>> begin EXTRACTED DATA

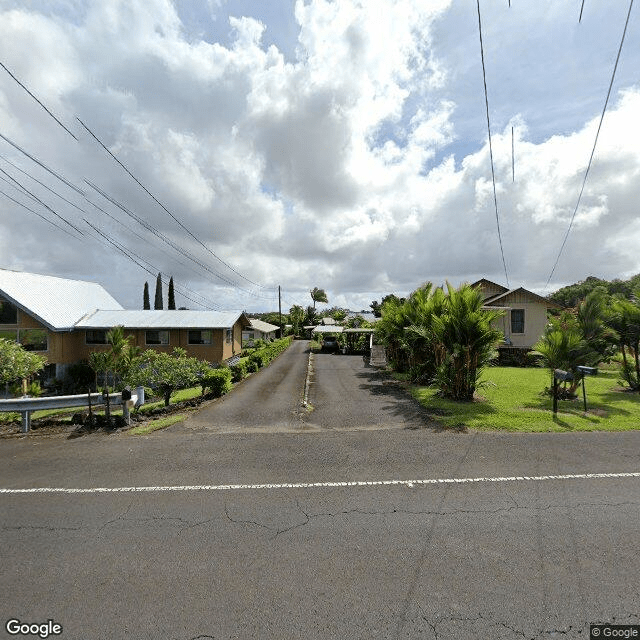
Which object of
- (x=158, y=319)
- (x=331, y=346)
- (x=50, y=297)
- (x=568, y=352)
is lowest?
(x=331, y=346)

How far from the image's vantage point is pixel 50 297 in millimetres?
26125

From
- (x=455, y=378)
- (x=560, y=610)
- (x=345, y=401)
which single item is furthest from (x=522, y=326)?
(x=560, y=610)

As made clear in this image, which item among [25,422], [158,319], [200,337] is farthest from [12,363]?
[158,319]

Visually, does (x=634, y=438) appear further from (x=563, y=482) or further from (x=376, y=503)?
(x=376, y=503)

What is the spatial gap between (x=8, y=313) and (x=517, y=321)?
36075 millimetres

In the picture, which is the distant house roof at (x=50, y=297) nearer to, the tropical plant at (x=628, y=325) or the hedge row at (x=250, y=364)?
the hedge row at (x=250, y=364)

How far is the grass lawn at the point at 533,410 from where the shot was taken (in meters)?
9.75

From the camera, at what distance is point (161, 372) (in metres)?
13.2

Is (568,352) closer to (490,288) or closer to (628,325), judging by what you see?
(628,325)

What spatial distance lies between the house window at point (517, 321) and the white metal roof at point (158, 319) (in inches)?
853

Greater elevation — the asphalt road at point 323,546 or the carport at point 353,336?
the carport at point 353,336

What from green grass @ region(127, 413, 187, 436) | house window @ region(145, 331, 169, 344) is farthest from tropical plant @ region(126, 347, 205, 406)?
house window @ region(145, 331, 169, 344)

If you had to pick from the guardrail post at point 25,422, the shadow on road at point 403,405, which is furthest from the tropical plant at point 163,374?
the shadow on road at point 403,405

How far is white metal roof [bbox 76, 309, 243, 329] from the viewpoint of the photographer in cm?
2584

>> end EXTRACTED DATA
>> begin EXTRACTED DATA

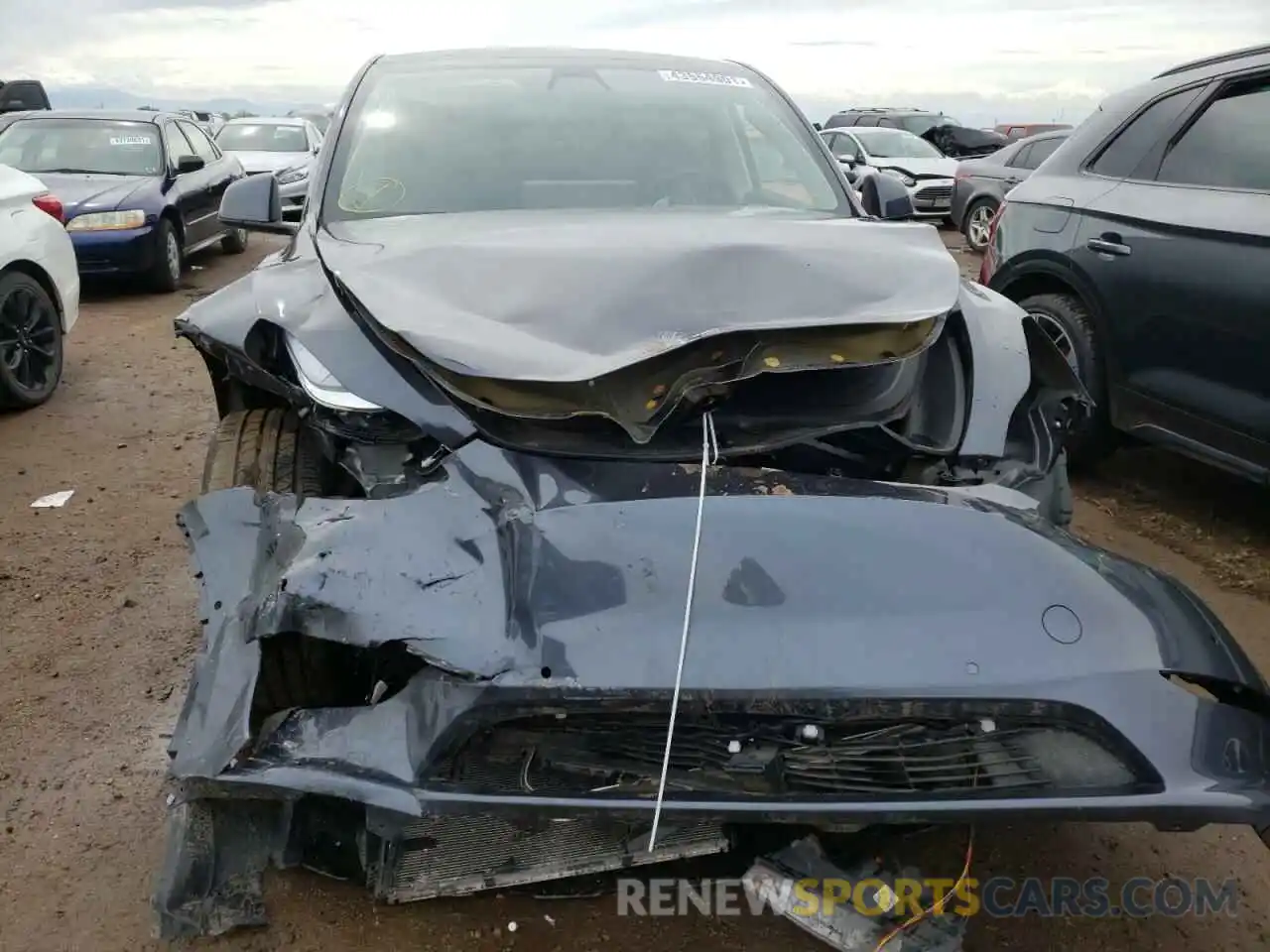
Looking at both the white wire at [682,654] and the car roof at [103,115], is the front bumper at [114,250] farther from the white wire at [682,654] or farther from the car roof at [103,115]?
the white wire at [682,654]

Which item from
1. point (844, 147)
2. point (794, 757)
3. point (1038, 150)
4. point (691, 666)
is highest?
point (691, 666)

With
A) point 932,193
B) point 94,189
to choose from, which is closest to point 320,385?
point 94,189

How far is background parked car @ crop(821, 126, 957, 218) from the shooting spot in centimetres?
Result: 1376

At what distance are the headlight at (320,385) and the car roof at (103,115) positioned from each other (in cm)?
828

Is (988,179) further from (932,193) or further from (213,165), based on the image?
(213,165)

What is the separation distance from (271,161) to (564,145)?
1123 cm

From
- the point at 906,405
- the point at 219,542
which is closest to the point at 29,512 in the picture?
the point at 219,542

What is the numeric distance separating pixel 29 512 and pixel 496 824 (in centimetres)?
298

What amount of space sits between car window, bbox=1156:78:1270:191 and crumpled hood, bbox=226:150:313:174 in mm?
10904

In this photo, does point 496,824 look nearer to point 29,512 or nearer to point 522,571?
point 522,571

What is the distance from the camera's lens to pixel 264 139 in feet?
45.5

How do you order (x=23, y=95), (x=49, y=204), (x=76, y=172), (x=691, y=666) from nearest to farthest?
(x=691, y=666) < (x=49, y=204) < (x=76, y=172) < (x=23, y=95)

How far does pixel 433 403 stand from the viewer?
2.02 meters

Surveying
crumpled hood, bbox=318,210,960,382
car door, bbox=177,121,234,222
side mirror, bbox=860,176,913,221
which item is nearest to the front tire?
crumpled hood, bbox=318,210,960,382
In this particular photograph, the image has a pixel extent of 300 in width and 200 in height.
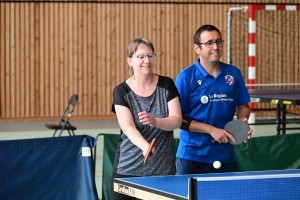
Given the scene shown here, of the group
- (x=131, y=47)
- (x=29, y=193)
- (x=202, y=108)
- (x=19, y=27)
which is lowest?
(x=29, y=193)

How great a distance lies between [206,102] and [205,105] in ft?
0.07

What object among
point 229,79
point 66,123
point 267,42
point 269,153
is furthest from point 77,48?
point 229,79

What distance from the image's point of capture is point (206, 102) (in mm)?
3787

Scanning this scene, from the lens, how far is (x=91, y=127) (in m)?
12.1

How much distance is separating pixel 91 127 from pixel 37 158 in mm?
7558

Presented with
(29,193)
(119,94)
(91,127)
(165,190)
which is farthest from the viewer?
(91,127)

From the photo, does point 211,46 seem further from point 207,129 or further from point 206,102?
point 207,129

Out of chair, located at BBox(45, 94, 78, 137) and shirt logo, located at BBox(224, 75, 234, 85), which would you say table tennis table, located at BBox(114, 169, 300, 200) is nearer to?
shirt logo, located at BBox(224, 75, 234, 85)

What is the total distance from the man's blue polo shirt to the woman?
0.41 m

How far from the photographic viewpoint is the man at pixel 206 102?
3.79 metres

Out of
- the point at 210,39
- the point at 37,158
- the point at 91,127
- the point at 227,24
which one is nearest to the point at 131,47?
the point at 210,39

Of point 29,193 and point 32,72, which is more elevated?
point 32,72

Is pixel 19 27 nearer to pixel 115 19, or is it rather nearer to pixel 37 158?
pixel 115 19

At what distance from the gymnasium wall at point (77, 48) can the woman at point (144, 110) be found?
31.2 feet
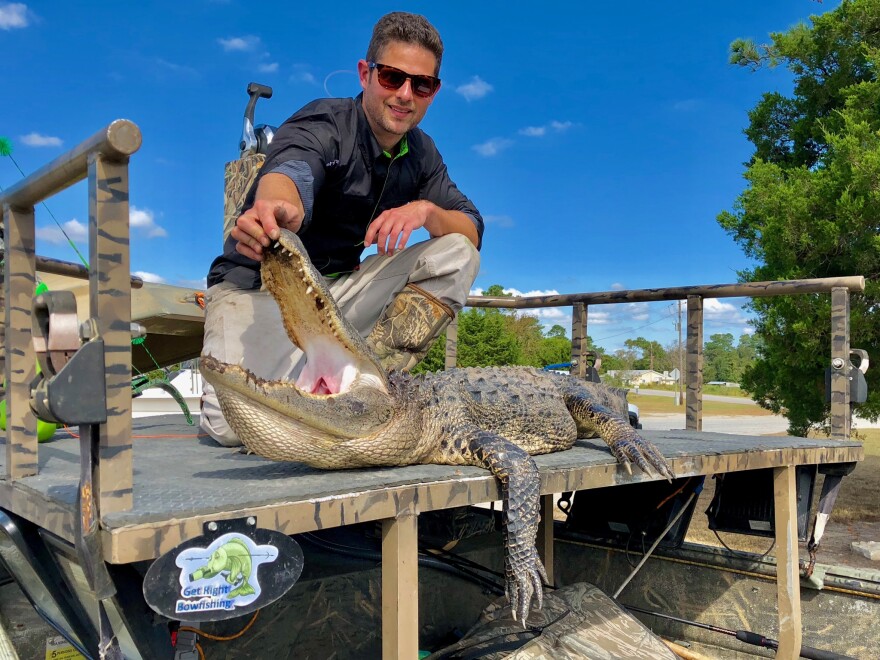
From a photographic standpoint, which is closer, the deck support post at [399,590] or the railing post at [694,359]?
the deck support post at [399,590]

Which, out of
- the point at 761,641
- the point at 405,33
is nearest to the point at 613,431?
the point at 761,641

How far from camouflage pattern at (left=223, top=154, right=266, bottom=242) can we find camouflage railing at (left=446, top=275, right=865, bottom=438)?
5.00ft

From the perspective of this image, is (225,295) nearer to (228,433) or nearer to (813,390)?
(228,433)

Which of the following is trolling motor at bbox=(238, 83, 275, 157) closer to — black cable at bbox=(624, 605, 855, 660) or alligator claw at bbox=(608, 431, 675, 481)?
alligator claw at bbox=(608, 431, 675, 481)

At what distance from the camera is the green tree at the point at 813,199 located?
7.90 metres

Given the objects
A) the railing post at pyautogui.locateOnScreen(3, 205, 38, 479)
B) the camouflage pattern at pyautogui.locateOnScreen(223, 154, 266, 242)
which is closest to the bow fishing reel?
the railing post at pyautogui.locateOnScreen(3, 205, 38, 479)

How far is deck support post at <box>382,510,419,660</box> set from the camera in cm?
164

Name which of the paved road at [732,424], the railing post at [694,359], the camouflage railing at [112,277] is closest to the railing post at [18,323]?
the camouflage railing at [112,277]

>> end EXTRACTED DATA

**TASK DETAILS**
Reproduce the material verbatim, from the line containing "What is the separation" to the line containing "2.02 meters", including both of those lines and nothing else.

**ANSWER BELOW**
What is the separation distance from (271,161) to (564,145)?
1123 cm

From
- the point at 906,405
- the point at 219,542
which is closest to the point at 29,512 in the picture?
the point at 219,542

What is the numeric distance separating pixel 29 512 and pixel 496 824 (in centimetres)?
298

What amount of space sits between car window, bbox=1156:78:1270:191 and crumpled hood, bbox=226:150:313:174 in mm?
10904

In this photo, does point 496,824 look nearer to point 29,512 or nearer to point 522,571?
point 522,571

What is the distance from the camera's lens to pixel 264 139 in feet?
45.5

How do you order (x=23, y=95), (x=49, y=204), (x=76, y=172), (x=691, y=666) from nearest to farthest?
(x=691, y=666) < (x=49, y=204) < (x=76, y=172) < (x=23, y=95)

How far does pixel 433 403 stand from the viewer?
2.02 meters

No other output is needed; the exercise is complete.